Par exemple, si l’on demande à la fonction chat de Bing une recommandation de produit spécifique, elle ne cite jamais les pages des fabricants, mais s’appuie systématiquement sur des sources secondaires apparemment neutres telles que des médias spécialisés, des blogs ou des sites de comparaison. Il ne s’agit plus tant de savoir où vous êtes liés, mais où vous êtes mentionnés et quel contenu est associé à votre marque. Les mentions de marque semblent ainsi avoir remplacé les backlinks en tant que principal critère de pertinence – une excellente nouvelle pour les professionnels des relations publiques.
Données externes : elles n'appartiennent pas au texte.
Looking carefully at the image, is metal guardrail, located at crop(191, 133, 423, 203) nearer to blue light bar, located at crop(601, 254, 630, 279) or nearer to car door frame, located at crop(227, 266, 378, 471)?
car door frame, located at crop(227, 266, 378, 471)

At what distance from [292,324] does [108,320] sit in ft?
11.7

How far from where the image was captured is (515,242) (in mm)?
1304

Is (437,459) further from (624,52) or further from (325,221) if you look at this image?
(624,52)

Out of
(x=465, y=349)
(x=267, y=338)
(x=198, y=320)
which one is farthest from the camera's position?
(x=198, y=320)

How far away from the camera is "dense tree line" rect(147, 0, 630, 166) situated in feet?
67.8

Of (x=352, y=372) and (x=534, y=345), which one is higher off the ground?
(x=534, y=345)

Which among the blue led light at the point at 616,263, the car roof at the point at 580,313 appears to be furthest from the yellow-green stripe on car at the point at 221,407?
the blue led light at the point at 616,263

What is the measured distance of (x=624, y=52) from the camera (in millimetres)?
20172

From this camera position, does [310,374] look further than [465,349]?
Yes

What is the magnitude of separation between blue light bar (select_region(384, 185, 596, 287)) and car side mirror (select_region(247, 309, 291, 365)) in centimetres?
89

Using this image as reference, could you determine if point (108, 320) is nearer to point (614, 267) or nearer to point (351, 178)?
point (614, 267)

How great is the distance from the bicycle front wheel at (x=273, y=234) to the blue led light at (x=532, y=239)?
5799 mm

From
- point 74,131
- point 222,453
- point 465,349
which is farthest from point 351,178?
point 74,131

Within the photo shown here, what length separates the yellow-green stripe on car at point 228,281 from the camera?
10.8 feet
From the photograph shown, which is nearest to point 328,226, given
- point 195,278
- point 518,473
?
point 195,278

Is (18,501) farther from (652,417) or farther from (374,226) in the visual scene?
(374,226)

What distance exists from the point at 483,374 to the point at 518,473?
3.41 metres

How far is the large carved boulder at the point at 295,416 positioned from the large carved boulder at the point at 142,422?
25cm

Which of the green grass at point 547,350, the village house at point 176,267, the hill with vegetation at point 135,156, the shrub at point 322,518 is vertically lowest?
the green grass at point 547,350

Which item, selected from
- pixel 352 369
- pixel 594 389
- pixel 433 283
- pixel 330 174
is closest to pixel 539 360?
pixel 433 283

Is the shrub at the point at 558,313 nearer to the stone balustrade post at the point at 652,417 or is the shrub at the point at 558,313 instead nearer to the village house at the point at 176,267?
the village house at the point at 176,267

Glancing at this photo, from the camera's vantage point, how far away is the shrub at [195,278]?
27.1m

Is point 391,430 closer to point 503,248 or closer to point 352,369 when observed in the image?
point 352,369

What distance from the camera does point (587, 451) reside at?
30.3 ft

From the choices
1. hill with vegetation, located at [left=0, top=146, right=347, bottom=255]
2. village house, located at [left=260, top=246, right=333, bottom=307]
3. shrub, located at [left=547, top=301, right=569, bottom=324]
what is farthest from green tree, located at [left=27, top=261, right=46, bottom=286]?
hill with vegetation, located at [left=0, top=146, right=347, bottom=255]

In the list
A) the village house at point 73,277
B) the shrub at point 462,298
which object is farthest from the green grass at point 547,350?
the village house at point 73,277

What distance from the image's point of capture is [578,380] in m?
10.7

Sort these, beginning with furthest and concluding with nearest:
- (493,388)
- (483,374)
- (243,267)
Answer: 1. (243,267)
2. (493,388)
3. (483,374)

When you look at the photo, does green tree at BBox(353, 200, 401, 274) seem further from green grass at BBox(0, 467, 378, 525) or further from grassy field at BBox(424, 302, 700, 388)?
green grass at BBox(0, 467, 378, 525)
Recherche web ou conquête du monde
Que l’optimisation des chatbots puisse évoluer en une discipline marketing à part entière et que les spécialistes du marketing soient véritablement contraints de travailler avec l’IA dépend en fin de compte de deux facteurs. Tout d’abord, et malgré toute l’enthousiasme, il demeure encore incertain si les utilisateurs préféreront réellement interagir avec un chatbot plutôt qu’avec la recherche web classique. Deuxièmement, il convient de voir si et quand les défis techniques décrits précédemment pourront être résolus. Toutefois, il serait prétentieux et surement imprudent de négliger d’emblée une technologie qui serait, selon certains, susceptible de chercher un jour à dominer le monde, même dans le contexte de la recherche web.